<<<<

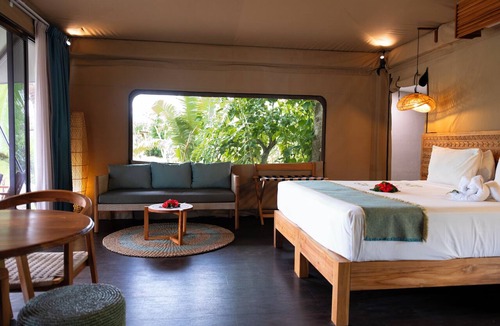 Bounty Island Resort | Serenity Sands Island Glamping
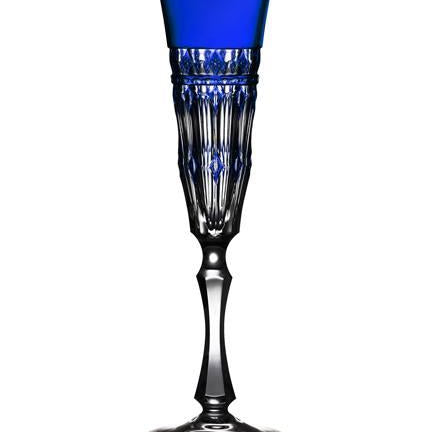 *Barcelona Cobalt Flute - Gaines Jewelers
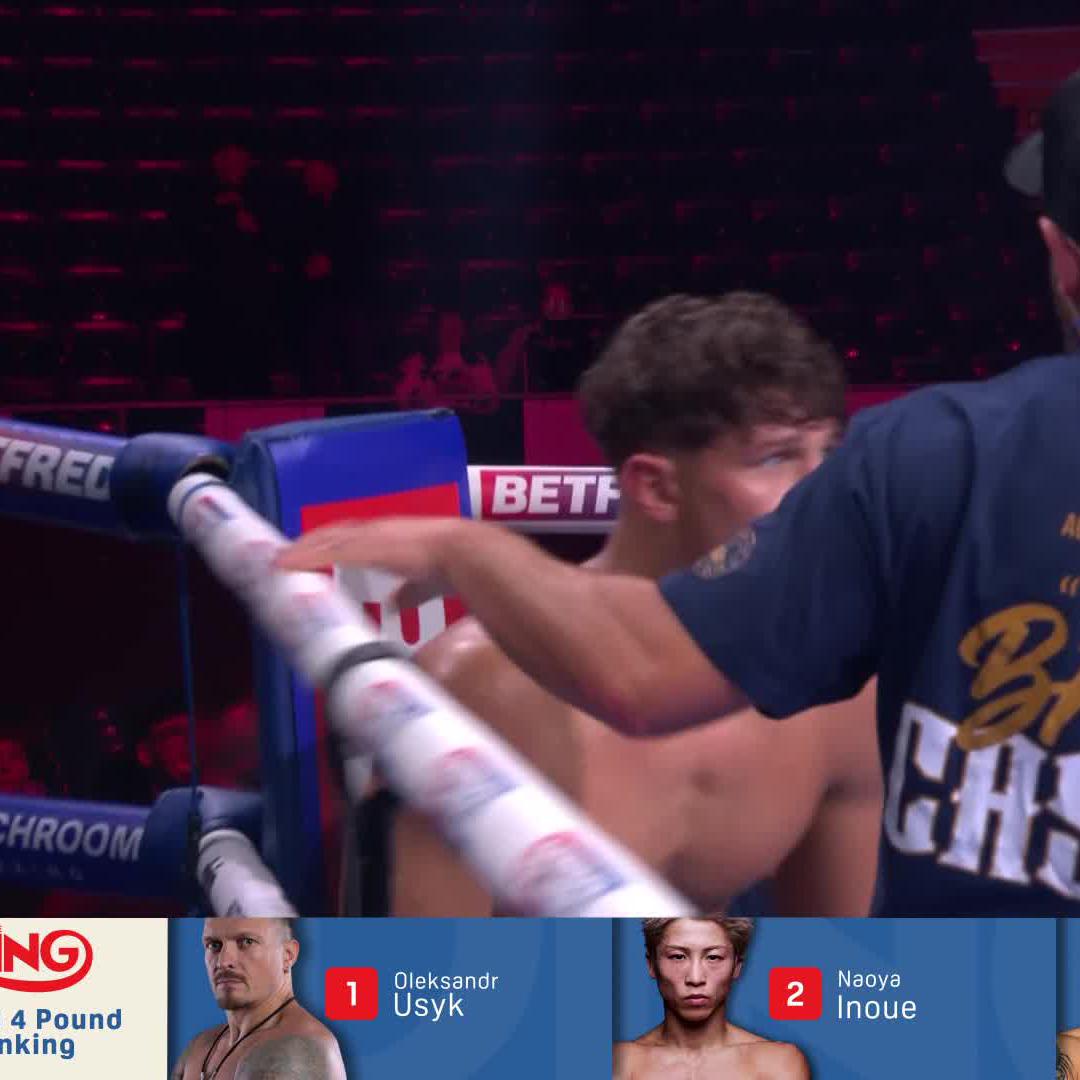 Super work from McDonald on his pro debut so far 👏 #MurtazalievKelly | Jan 31 | Live on DAZN ▪️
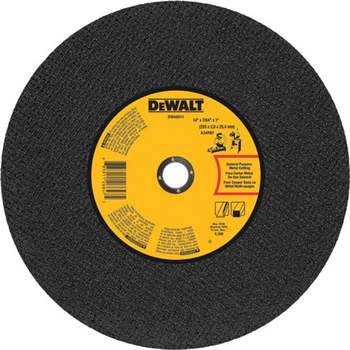 디월트 661UQN64 절단석 DWA8011R(355x3x25.4) 14 10EA 그라인더날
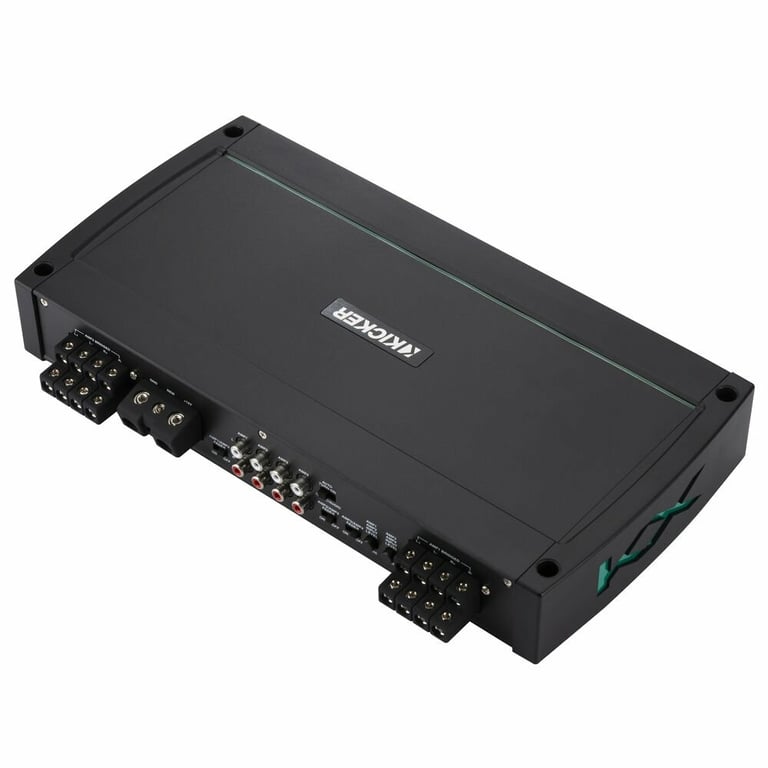 Kicker KXMA800.8 (48KXMA8008) + NVX XAPK4 4 Gauge Power Wiring Kit Image 19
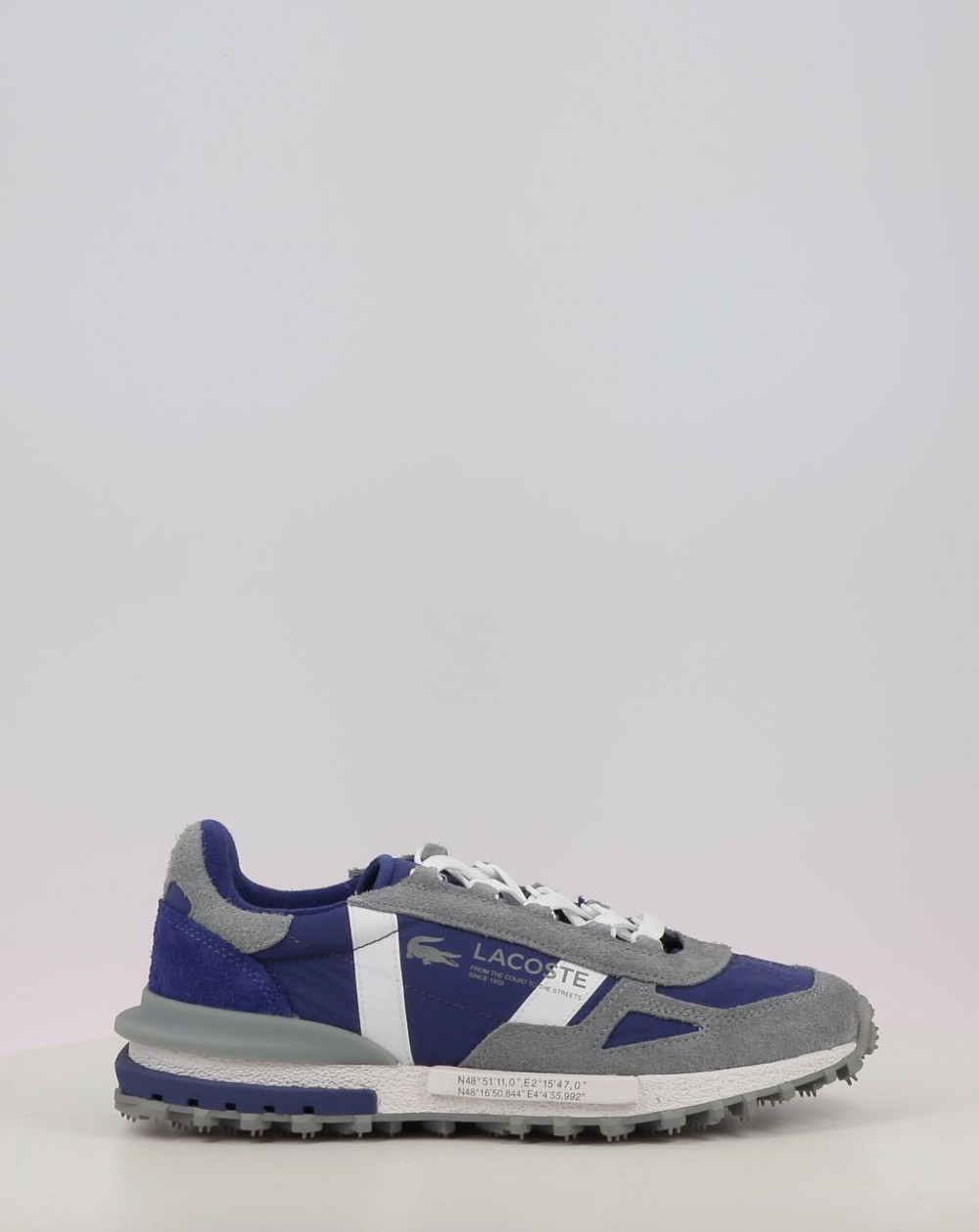 Zapatillas Lacoste ELITE ACTIVE azul talla 41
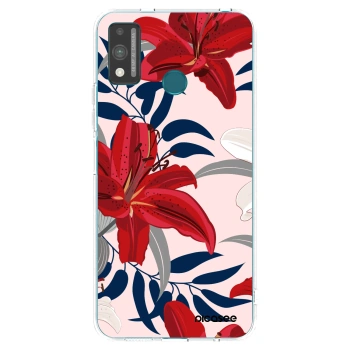 Maskica za Honor 9X Lite - Red Lily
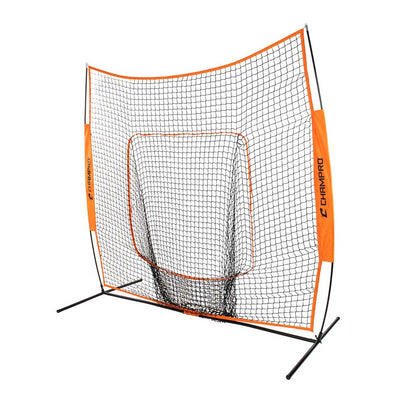 Champro Sports MVP Portable Sock Screen 7' X 7' Baseball Training Net - image 1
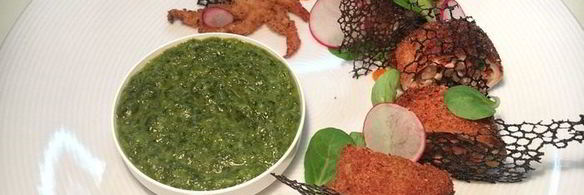 кальмар, фаршированный крабовыми палочками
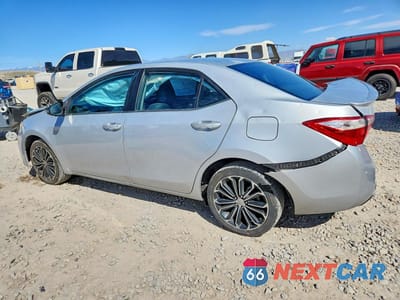 Drugie zdjęcie samochodu z przodu: 2016 TOYOTA COROLLA S PLUS VIN:2T1BURHE3GC593161 - miniatura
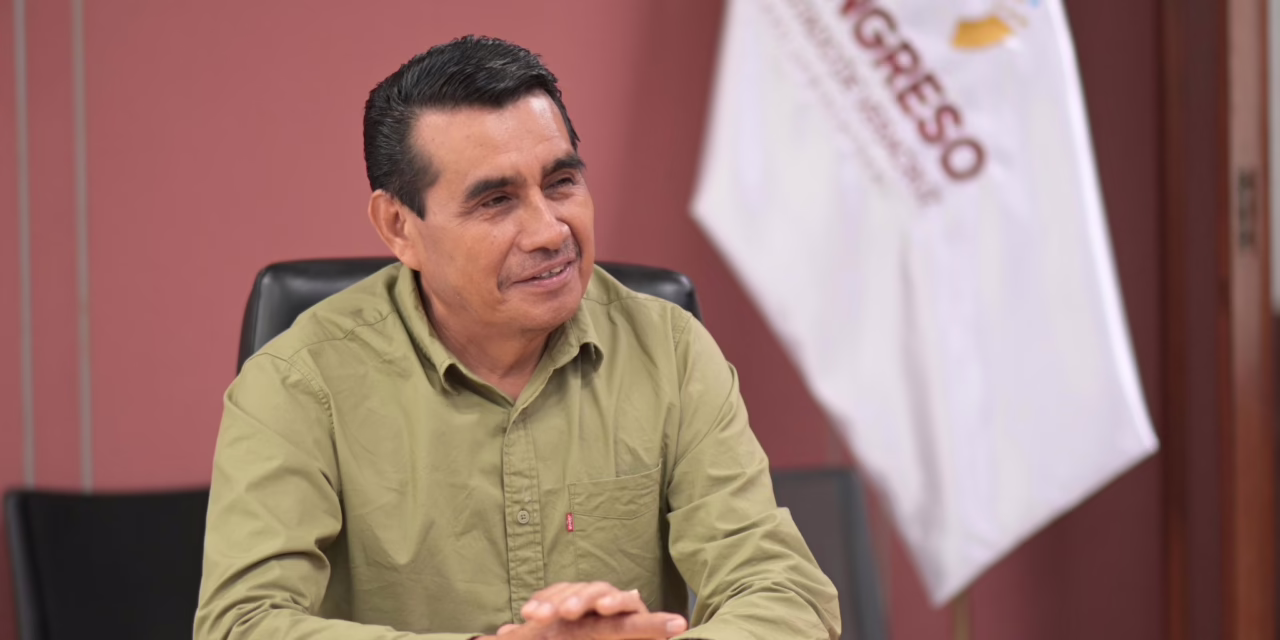 Diputado Esteban Bautista Hernández, no se anduvo por las ramas y lanzó una de las críticas más severas al exgobernador Cuitláhuac García Jiménez,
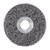 Scotch-Brite Clean and Strip Unitized Wheel, CS-UW, 7S Extra Coarse, 8" x 1" x 5/8", 2 per case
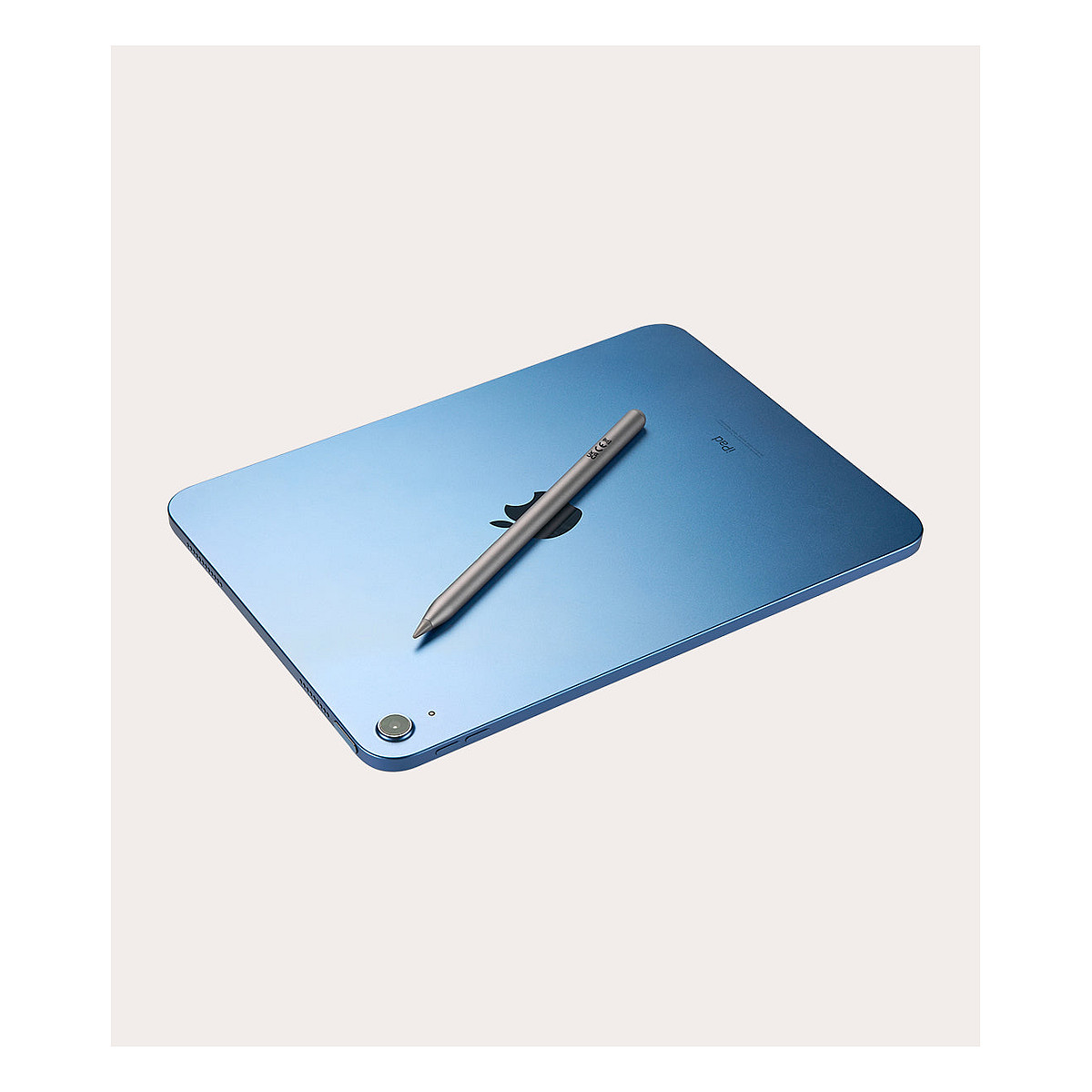 Stylus olovka TUCANO Utility 3 za Apple iPad (magnetsko pričvršćivanje, USB-C) srebrna-3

>>>>

Set the material down exactly, images excluded.

 Bounty Island Resort | Serenity Sands Island Glamping
 *Barcelona Cobalt Flute - Gaines Jewelers
 Super work from McDonald on his pro debut so far 👏 #MurtazalievKelly | Jan 31 | Live on DAZN ▪️
 디월트 661UQN64 절단석 DWA8011R(355x3x25.4) 14 10EA 그라인더날
 Kicker KXMA800.8 (48KXMA8008) + NVX XAPK4 4 Gauge Power Wiring Kit Image 19
 Zapatillas Lacoste ELITE ACTIVE azul talla 41
 Maskica za Honor 9X Lite - Red Lily
 Champro Sports MVP Portable Sock Screen 7' X 7' Baseball Training Net - image 1
 кальмар, фаршированный крабовыми палочками
 Drugie zdjęcie samochodu z przodu: 2016 TOYOTA COROLLA S PLUS VIN:2T1BURHE3GC593161 - miniatura
 Diputado Esteban Bautista Hernández, no se anduvo por las ramas y lanzó una de las críticas más severas al exgobernador Cuitláhuac García Jiménez,
 Scotch-Brite Clean and Strip Unitized Wheel, CS-UW, 7S Extra Coarse, 8" x 1" x 5/8", 2 per case
 Stylus olovka TUCANO Utility 3 za Apple iPad (magnetsko pričvršćivanje, USB-C) srebrna-3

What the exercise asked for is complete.